• Task set:
[1] Answer these questions from the post on Emma Willard.
(a) In what year did Emma Willard encourage Julia Pierrepont to accept a teaching position?
(b) Where was the new female academy that offered Julia the position?
(c) Which school is named as the most famous one where Emma Hart Willard taught?
[2] Write out the stretch of the post on Emma Willard from "More than an" through "in New York.", copying it exactly.

• Selected text:
• • • • •
Wednesday, November 28, 2018

Antebellum Album #11: Ever Widening Circle

Block # 11 Ever Widening Circle by Pat Styring

In 1819 Emma Willard encouraged Connecticut-born Julia Pierrepont (also spelled Pierpont) to accept a position at a new female academy in Sparta, Georgia. Twenty-six-year-old Julia is usually described as one of Willard's pupils but only six years separated them so they may have been fellow teachers; it seems certain they were close friends. When Julia asked Emma to sign the first page of her autograph album Emma enclosed a note celebrating their---
"League of friendship. This is not marriage but it is something like it. Mutually to love, to trust, to rejoice, and mourn together---such is the relation which subsists between Julia Pierpont Werne and Emma Willard."
More than an educated young woman, Julia was a missionary "in the cause of women's education," according to Anne Firor Scott who has studied Willard's influence, characterizing it as an "Ever Widening Circle."

Emma Hart Willard (1787-1870) taught in several schools,
the most famous being her Troy Seminary in New York.
• • • • •
Some records
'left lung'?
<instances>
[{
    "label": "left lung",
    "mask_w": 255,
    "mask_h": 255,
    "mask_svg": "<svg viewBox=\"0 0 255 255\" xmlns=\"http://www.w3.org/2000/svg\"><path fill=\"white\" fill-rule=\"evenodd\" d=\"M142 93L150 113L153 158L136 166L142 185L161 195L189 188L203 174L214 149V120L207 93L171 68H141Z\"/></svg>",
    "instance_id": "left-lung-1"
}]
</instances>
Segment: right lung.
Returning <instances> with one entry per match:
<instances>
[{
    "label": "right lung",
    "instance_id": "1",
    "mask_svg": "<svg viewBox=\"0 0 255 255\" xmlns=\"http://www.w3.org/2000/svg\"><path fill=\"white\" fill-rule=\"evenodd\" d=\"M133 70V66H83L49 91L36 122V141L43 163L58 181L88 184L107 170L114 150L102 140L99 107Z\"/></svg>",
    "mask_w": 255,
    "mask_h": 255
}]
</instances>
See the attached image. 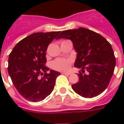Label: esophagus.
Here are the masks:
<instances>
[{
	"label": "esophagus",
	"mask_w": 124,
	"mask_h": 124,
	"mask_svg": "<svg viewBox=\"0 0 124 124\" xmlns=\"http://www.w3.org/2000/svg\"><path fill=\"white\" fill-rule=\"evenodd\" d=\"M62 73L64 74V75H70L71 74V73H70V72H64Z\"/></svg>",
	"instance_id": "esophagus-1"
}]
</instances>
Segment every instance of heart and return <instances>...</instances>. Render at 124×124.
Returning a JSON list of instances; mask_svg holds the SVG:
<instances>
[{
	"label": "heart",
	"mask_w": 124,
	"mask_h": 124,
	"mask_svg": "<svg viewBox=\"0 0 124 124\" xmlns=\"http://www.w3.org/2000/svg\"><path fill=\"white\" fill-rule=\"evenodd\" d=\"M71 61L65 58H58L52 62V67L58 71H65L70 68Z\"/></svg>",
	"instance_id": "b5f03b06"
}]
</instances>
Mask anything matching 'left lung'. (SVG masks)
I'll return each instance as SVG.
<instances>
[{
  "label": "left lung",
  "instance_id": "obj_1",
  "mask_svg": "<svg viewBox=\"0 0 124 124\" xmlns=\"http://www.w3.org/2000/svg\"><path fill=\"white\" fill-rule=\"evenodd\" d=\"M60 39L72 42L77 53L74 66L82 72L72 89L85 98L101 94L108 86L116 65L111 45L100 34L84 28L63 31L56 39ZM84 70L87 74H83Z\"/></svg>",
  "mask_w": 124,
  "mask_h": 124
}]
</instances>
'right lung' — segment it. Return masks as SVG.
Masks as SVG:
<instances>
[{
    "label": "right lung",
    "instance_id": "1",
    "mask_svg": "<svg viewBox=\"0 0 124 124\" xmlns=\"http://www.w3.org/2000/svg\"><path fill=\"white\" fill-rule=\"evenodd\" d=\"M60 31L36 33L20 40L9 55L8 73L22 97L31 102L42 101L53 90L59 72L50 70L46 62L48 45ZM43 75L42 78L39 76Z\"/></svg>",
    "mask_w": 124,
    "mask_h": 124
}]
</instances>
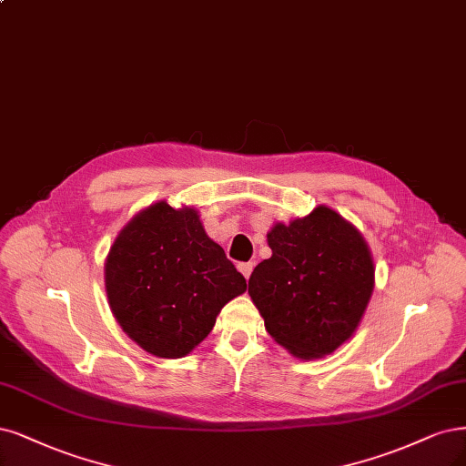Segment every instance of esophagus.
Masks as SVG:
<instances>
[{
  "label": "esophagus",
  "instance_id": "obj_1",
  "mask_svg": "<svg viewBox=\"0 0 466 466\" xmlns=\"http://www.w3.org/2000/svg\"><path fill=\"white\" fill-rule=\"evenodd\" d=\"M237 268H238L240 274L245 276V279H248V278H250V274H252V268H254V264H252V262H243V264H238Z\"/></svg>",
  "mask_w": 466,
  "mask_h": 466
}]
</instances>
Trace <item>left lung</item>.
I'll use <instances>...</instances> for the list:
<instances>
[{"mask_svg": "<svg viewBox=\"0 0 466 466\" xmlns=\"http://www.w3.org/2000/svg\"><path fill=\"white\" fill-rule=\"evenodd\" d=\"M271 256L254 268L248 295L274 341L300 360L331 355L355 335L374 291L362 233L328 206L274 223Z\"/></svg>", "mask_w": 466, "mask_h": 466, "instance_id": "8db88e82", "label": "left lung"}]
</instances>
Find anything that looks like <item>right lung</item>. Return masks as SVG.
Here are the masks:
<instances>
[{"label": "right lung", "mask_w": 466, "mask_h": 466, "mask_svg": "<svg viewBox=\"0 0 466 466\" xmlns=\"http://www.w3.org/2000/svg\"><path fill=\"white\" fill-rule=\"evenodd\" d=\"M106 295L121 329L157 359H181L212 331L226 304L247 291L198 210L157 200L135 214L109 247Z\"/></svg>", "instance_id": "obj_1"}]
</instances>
• • • • •
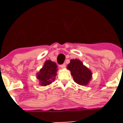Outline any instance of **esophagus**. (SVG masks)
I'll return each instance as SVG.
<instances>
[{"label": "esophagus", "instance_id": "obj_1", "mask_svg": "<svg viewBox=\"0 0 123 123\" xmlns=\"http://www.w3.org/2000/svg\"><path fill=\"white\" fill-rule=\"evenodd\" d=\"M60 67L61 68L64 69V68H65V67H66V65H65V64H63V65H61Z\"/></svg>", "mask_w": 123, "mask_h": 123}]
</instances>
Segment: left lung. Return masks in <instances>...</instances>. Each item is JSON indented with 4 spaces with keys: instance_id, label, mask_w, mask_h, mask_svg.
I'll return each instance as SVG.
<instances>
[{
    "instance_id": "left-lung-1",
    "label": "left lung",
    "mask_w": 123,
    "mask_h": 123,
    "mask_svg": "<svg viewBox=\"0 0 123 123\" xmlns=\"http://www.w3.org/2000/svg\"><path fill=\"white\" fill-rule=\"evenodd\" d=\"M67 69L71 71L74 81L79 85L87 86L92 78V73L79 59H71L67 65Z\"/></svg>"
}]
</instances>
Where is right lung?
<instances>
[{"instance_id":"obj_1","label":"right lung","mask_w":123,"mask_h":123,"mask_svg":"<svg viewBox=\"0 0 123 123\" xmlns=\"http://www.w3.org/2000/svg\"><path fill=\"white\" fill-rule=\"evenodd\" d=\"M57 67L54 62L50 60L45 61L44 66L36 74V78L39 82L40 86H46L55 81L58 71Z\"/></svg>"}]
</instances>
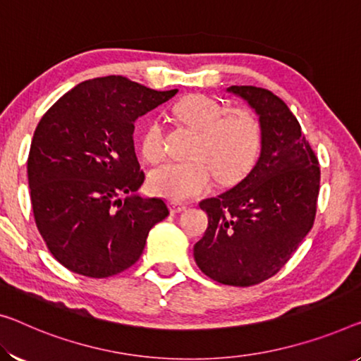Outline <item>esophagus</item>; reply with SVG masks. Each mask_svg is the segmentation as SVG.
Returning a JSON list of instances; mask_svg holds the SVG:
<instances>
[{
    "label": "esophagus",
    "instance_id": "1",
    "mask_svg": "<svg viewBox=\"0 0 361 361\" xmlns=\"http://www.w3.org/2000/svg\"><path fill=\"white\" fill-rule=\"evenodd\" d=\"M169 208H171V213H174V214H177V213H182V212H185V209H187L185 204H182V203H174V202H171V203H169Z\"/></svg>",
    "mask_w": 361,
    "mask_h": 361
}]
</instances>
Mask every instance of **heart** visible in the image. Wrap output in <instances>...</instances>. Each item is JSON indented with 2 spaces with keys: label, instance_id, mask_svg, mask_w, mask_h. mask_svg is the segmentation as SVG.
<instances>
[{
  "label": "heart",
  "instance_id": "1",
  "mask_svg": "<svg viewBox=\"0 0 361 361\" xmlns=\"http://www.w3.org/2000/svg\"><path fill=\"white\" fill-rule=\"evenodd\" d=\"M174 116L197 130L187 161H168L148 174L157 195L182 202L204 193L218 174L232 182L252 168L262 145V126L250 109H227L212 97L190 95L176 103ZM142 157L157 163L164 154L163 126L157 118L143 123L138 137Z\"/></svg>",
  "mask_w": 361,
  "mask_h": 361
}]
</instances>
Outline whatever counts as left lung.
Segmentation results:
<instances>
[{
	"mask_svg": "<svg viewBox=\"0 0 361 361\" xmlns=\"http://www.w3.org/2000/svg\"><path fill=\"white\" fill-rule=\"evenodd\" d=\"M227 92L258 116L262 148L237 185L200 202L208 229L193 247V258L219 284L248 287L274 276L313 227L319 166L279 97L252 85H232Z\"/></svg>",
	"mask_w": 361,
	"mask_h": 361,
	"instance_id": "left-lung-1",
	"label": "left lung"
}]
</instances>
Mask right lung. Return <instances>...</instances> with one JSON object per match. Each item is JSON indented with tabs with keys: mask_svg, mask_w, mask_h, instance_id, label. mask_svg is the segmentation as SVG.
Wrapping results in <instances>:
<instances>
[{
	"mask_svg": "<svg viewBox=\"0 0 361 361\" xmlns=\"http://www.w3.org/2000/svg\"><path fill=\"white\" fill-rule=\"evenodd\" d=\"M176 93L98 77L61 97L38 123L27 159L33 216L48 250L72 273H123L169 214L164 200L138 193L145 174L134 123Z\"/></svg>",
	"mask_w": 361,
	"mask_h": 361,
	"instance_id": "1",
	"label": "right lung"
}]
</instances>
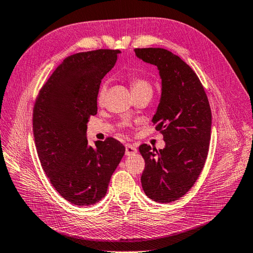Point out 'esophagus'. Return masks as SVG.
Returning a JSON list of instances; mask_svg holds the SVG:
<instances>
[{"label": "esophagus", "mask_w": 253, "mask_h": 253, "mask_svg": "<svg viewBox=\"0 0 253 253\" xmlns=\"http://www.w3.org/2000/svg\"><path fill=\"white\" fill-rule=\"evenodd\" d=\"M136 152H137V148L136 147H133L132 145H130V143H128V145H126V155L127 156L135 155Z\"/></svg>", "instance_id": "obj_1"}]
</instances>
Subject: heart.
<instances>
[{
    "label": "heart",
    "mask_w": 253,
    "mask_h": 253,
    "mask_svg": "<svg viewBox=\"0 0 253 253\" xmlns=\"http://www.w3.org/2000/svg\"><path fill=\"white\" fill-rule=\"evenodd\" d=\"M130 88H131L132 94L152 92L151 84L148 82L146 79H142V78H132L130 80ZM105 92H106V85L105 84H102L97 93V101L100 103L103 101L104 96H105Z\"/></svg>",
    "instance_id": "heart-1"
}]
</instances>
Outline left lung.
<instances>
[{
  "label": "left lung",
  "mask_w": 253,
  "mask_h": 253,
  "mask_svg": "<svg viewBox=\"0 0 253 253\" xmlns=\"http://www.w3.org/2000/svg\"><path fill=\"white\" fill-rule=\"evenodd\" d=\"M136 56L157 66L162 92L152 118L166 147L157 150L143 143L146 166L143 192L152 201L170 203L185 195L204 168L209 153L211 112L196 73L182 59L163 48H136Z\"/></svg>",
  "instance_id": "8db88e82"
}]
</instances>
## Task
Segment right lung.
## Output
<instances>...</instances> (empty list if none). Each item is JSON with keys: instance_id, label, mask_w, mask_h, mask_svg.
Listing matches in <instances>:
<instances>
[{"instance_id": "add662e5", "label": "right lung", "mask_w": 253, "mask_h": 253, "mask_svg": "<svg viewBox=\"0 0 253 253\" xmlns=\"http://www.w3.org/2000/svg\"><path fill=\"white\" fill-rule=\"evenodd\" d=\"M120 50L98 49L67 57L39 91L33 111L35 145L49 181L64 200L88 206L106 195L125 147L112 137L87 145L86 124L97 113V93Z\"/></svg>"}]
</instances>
• • • • •
• Expected results:
[1]
(a) 1819
(b) Sparta, Georgia
(c) Her Troy Seminary in New York

[2]
More than an educated young woman, Julia was a missionary "in the cause of women's education," according to Anne Firor Scott who has studied Willard's influence, characterizing it as an "Ever Widening Circle."

Emma Hart Willard (1787-1870) taught in several schools,
the most famous being her Troy Seminary in New York.